Arte de Egon Schiele 

Todos nós exprimimos uma experiência de si. Torna-te quem tu és, ou, como sugeri Foucault, hoje, nega-te a ser quem tu és. Lembre-se de que a pedra de mármore mais nobre deve ser moldada, esculpida, estilizada a golpes de cinzel, agora, “o homem não é mais artista, tornou-se obra de arte” [10].
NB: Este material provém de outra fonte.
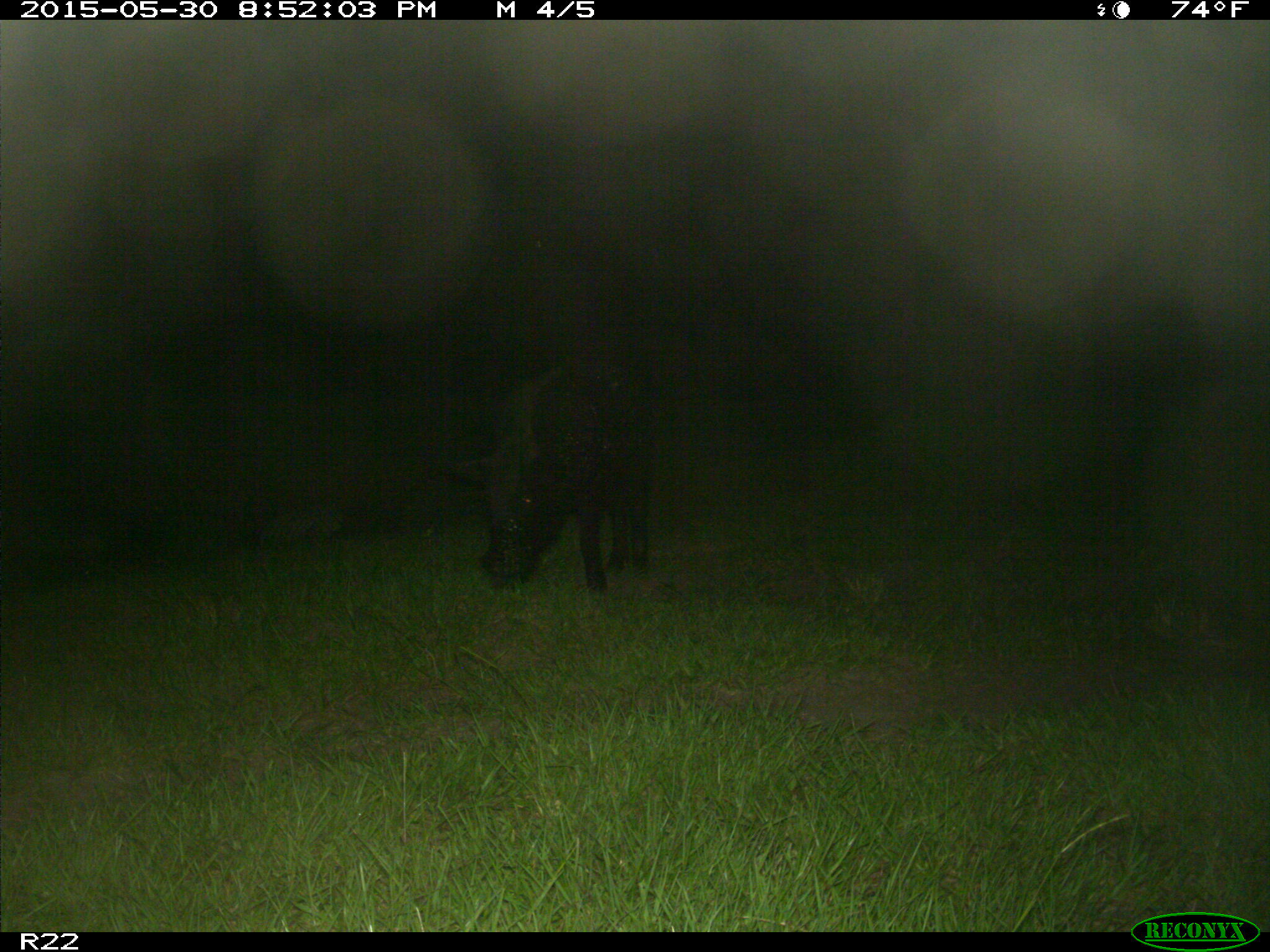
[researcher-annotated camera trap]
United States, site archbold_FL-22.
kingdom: Animalia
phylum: Chordata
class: Mammalia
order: Artiodactyla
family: Bovidae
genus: Bos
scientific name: Bos taurus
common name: domestic cow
Referências Bibliográficas

FOUCAULT, Michel. História da sexualidade vol. II: o uso dos prazeres. – São Paulo, SP: Paz e Terra, 2014.
FOUCAULT, Michel. História da sexualidade vol. III: o cuidado de si. – São Paulo, SP: Paz e Terra, 2014.
FOUCAULT, Michel. O sujeito e o poder. – Rio de Janeiro: Forense Universitária, 1995.
FOUCAULT, Michel. A Hermenêutica do Sujeito. – São Paulo, SP: Martins Fontes, 2006.
HADOT, Pierre. O que é a filosofia antiga?. – São Paulo, SP: Edições Loyola, 2011.   
MARCO AURÉLIO. Meditações. – São Paulo, SP: Martin Claret, 2012.
NIETZSCHE, Friedrich. O nascimento da tragédia ou helenismo e pessimismo. – São Paulo: Companhia das Letras, 2007.
NIETZSCHE, Friedrich. Genealogia da moral, uma polêmica. – São Paulo, SP: Companhia das Letras, 2009.
NIETZSCHE, Friedrich. O Anticristo. – São Paulo, SP: Martin Claret, 2012.
SÊNECA, Lúcio Anneo. Tratado sobre a clemência. – Petrópolis, RJ: Vozes, 2013.
SÊNECA, Lúcio Anneo. Da vida retirada; Da tranquilidade da alma; Da felicidade. – Porto Alegre, RS: L&PM, 2014.



[1] O que é a filosofia antiga?, pág. 67.
[2] Tratado sobre a clemência, pág. 45.
[3] O nascimento da tragédia, § 11, pág. 72.
[4] Genealogia da moral, III, 18, pág. 116.
[5] O Anticristo, § 51, pág. 88.
[6] O Anticristo, § 55, pás. 98.
[7] Da tranquilidade da alma, XIV, pág. 76.
[8] Meditações, Livro quarto, III, pág. 33.
[9] Meditações, Livro quinto, I, pág. 43.
[10] O nascimento da tragédia, § 1, pág. 28.